Isso só mostra até onde a Galinha Pintadinha vai por uma amizade. Quantos perigos a galinha pintadinha passou nesse trajeto? Quantas vezes esteve cansada, sofrendo? Mas nada disso importava. Importante era o reencontro, a amizade, a celebração da vida. E nós encontramos tudo isso em Meu Galinho, um dos pontos altos do álbum.
14 – Se essa rua fosse minha
Aqui, a jornada passa da amizade para o amor. Depois da tentativa frustrada em pombinha Branca, aqui e na próxima música finalmente vemos a cumplicidade que só o amor pode trazer. A Galinha Pintadinha trilhou toda a sua jornada para encontrar o amor.

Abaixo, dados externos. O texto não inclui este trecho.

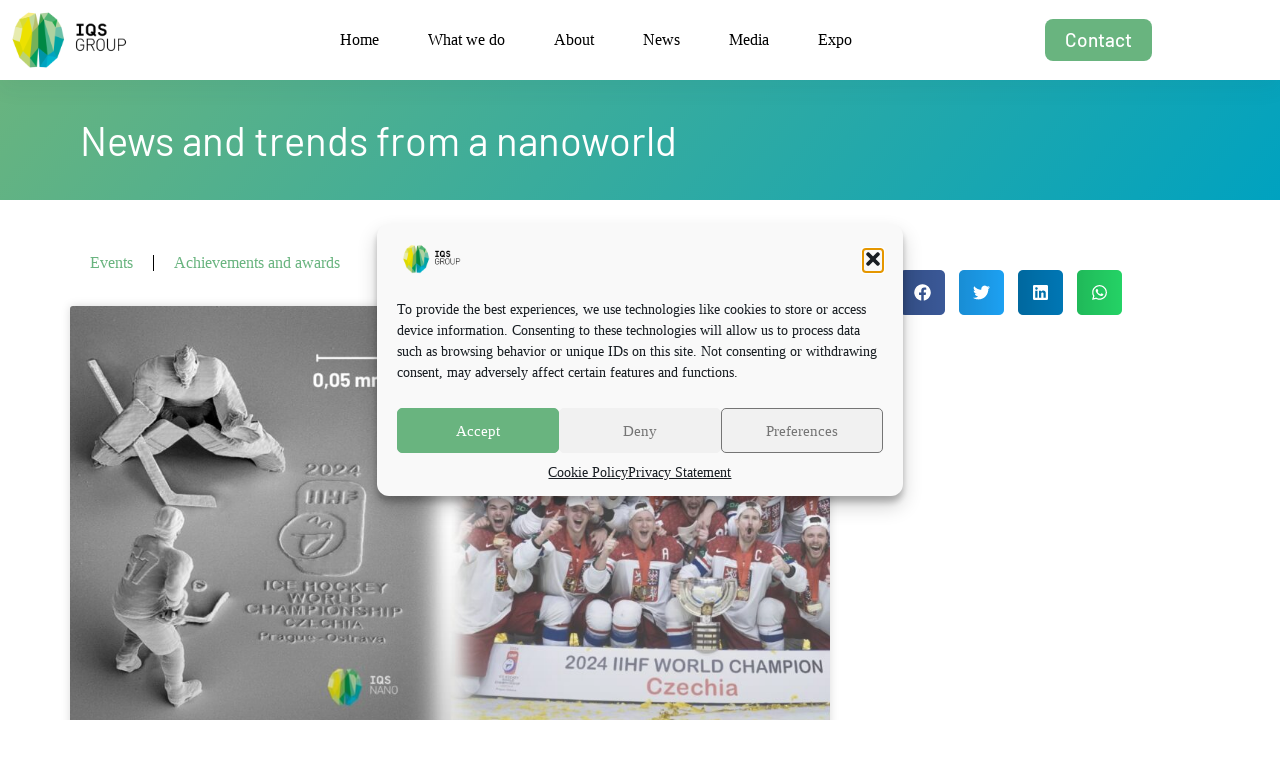

--- FILE ---
content_type: text/css
request_url: https://iqsgroup.cz/wp-content/uploads/elementor/css/post-2401.css?ver=1765969260
body_size: 900
content:
.elementor-2401 .elementor-element.elementor-element-1b1fcddb > .elementor-container > .elementor-column > .elementor-widget-wrap{align-content:center;align-items:center;}.elementor-2401 .elementor-element.elementor-element-1b1fcddb:not(.elementor-motion-effects-element-type-background), .elementor-2401 .elementor-element.elementor-element-1b1fcddb > .elementor-motion-effects-container > .elementor-motion-effects-layer{background-color:transparent;background-image:linear-gradient(130deg, #69B47F 0%, #00A2C0 100%);}.elementor-2401 .elementor-element.elementor-element-1b1fcddb > .elementor-container{min-height:120px;}.elementor-2401 .elementor-element.elementor-element-1b1fcddb{transition:background 0.3s, border 0.3s, border-radius 0.3s, box-shadow 0.3s;}.elementor-2401 .elementor-element.elementor-element-1b1fcddb > .elementor-background-overlay{transition:background 0.3s, border-radius 0.3s, opacity 0.3s;}.elementor-2401 .elementor-element.elementor-element-3630ab1d{text-align:left;}.elementor-2401 .elementor-element.elementor-element-3630ab1d .elementor-heading-title{font-family:"Barlow", Sans-serif;font-size:40px;font-weight:400;color:#ffffff;}.elementor-2401 .elementor-element.elementor-element-10ebd55b > .elementor-container > .elementor-column > .elementor-widget-wrap{align-content:flex-start;align-items:flex-start;}.elementor-2401 .elementor-element.elementor-element-10ebd55b{margin-top:40px;margin-bottom:40px;padding:0px 0px 0px 0px;}.elementor-2401 .elementor-element.elementor-element-3affed6{--e-nav-menu-divider-content:"";--e-nav-menu-divider-style:solid;--e-nav-menu-divider-width:1px;}.elementor-2401 .elementor-element.elementor-element-3e7bad22{--grid-row-gap:35px;--grid-column-gap:30px;}.elementor-2401 .elementor-element.elementor-element-3e7bad22 .elementor-posts-container .elementor-post__thumbnail{padding-bottom:calc( 0.5 * 100% );}.elementor-2401 .elementor-element.elementor-element-3e7bad22:after{content:"0.5";}.elementor-2401 .elementor-element.elementor-element-3e7bad22 .elementor-post__thumbnail__link{width:100%;}.elementor-2401 .elementor-element.elementor-element-3e7bad22 .elementor-post__meta-data span + span:before{content:"•";}.elementor-2401 .elementor-element.elementor-element-3e7bad22 .elementor-post__text{padding:0 20px;margin-top:20px;}.elementor-2401 .elementor-element.elementor-element-3e7bad22 .elementor-post__meta-data{padding:10px 20px;}.elementor-2401 .elementor-element.elementor-element-3e7bad22 .elementor-post__avatar{padding-right:20px;padding-left:20px;}.elementor-2401 .elementor-element.elementor-element-3e7bad22 .elementor-post__badge{right:0;}.elementor-2401 .elementor-element.elementor-element-3e7bad22 .elementor-post__card .elementor-post__badge{background-color:#69B47F;margin:20px;}.elementor-2401 .elementor-element.elementor-element-3e7bad22 .elementor-post__title, .elementor-2401 .elementor-element.elementor-element-3e7bad22 .elementor-post__title a{color:#000000;}.elementor-2401 .elementor-element.elementor-element-3e7bad22 .elementor-post__excerpt p{font-size:19px;}.elementor-2401 .elementor-element.elementor-element-3e7bad22 a.elementor-post__read-more{font-size:20px;}.elementor-2401 .elementor-element.elementor-element-3e7bad22 .elementor-pagination{text-align:center;}body:not(.rtl) .elementor-2401 .elementor-element.elementor-element-3e7bad22 .elementor-pagination .page-numbers:not(:first-child){margin-left:calc( 10px/2 );}body:not(.rtl) .elementor-2401 .elementor-element.elementor-element-3e7bad22 .elementor-pagination .page-numbers:not(:last-child){margin-right:calc( 10px/2 );}body.rtl .elementor-2401 .elementor-element.elementor-element-3e7bad22 .elementor-pagination .page-numbers:not(:first-child){margin-right:calc( 10px/2 );}body.rtl .elementor-2401 .elementor-element.elementor-element-3e7bad22 .elementor-pagination .page-numbers:not(:last-child){margin-left:calc( 10px/2 );}.elementor-2401 .elementor-element.elementor-element-42ac84d4:not(.elementor-motion-effects-element-type-background) > .elementor-widget-wrap, .elementor-2401 .elementor-element.elementor-element-42ac84d4 > .elementor-widget-wrap > .elementor-motion-effects-container > .elementor-motion-effects-layer{background-color:#ffffff;}.elementor-2401 .elementor-element.elementor-element-42ac84d4 > .elementor-element-populated{transition:background 0.3s, border 0.3s, border-radius 0.3s, box-shadow 0.3s;margin:0px 0px 0px 40px;--e-column-margin-right:0px;--e-column-margin-left:40px;padding:30px 30px 30px 30px;}.elementor-2401 .elementor-element.elementor-element-42ac84d4 > .elementor-element-populated > .elementor-background-overlay{transition:background 0.3s, border-radius 0.3s, opacity 0.3s;}.elementor-2401 .elementor-element.elementor-element-2dbb0f93{--alignment:left;--grid-side-margin:10px;--grid-column-gap:10px;--grid-row-gap:10px;--grid-bottom-margin:10px;}@media(max-width:1024px){.elementor-2401 .elementor-element.elementor-element-1b1fcddb{padding:0px 20px 0px 20px;}.elementor-2401 .elementor-element.elementor-element-10ebd55b{padding:20px 20px 20px 20px;}.elementor-2401 .elementor-element.elementor-element-42ac84d4 > .elementor-element-populated{margin:0px 0px 0px 30px;--e-column-margin-right:0px;--e-column-margin-left:30px;} .elementor-2401 .elementor-element.elementor-element-2dbb0f93{--grid-side-margin:10px;--grid-column-gap:10px;--grid-row-gap:10px;--grid-bottom-margin:10px;}}@media(max-width:767px){.elementor-2401 .elementor-element.elementor-element-3630ab1d{text-align:center;}.elementor-2401 .elementor-element.elementor-element-10ebd55b{padding:20px 20px 20px 20px;}.elementor-2401 .elementor-element.elementor-element-3e7bad22 .elementor-posts-container .elementor-post__thumbnail{padding-bottom:calc( 0.5 * 100% );}.elementor-2401 .elementor-element.elementor-element-3e7bad22:after{content:"0.5";}.elementor-2401 .elementor-element.elementor-element-3e7bad22 .elementor-post__thumbnail__link{width:100%;}.elementor-2401 .elementor-element.elementor-element-3e7bad22 .elementor-post__excerpt p{font-size:16px;}.elementor-2401 .elementor-element.elementor-element-42ac84d4 > .elementor-element-populated{margin:20px 0px 0px 0px;--e-column-margin-right:0px;--e-column-margin-left:0px;padding:20px 20px 20px 20px;} .elementor-2401 .elementor-element.elementor-element-2dbb0f93{--grid-side-margin:10px;--grid-column-gap:10px;--grid-row-gap:10px;--grid-bottom-margin:10px;}}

O interessante é perceber que o amor não está necessariamente vinculado a um relacionamento físico. O amor é expressado em sua forma platônica (ver meu amor passar) e também não há nenhum problema em reconhecer a beleza da solidão e como ela nos toma de assalto às vezes.
15 – Alecrim Dourado
Aqui é o final. O Alecrim Dourado nada mais é do que o presente de celebração do amor. O momento de alegria, sem preocupações, num campo cuja descrição remete ao paraíso. No final, a jornada do álbum todo era em direção ao amor, e agora ele finalmente pode ser celebrado.

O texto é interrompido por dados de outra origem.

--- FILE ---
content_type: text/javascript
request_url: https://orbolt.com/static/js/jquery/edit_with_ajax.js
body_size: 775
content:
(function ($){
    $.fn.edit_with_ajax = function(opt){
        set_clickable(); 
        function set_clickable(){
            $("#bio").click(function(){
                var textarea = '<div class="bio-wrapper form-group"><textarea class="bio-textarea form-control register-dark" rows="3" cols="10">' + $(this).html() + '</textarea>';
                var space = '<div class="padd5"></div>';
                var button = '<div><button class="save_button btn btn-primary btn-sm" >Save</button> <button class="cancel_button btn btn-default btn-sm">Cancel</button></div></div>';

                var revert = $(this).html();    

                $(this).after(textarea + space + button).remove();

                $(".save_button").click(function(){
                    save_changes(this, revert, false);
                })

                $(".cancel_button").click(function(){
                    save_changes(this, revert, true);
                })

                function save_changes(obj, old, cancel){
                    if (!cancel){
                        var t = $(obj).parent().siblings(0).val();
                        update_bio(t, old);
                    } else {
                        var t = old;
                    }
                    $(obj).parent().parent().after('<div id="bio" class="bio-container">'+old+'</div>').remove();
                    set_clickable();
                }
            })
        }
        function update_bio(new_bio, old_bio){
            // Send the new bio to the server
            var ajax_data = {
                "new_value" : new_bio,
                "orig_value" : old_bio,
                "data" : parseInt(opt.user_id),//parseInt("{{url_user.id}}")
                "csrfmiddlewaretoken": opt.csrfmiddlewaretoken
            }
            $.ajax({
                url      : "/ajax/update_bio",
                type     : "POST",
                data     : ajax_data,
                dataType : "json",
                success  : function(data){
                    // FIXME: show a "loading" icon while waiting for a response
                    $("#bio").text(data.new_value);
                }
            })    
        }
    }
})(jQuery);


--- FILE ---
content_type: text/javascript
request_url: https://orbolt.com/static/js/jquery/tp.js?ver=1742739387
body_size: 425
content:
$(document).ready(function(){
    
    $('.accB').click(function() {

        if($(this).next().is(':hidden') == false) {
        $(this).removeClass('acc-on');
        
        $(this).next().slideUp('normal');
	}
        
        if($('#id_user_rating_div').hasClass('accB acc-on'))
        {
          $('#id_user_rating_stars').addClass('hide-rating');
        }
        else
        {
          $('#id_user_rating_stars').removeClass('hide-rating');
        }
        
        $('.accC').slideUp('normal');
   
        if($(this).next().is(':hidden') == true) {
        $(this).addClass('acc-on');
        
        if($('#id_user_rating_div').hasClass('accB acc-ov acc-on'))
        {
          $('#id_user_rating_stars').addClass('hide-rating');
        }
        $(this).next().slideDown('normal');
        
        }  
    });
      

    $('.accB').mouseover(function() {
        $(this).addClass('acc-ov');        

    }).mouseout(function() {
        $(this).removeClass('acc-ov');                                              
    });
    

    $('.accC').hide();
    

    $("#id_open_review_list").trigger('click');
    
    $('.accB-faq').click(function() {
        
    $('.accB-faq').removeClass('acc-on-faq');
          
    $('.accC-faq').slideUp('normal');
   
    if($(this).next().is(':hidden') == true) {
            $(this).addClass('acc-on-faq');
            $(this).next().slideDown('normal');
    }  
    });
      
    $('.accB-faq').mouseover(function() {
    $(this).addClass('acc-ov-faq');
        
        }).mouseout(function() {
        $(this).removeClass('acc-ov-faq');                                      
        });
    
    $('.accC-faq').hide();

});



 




Em um álbum de quinze músicas a Galinha Pintadinha aprendeu a ser autoconfiante para encarar o cotidiano, reconhecendo as questões sociais e celebrando a amizade contra os problemas da vida. Adquiriu cultura e se livrou de abusos até finalmente viver sua própria história de heroísmo e encontrar o amor.
Nessas alturas, é impossível não considerar Galinha Pintadinha 2 uma das grandes obras do nosso cancioneiro.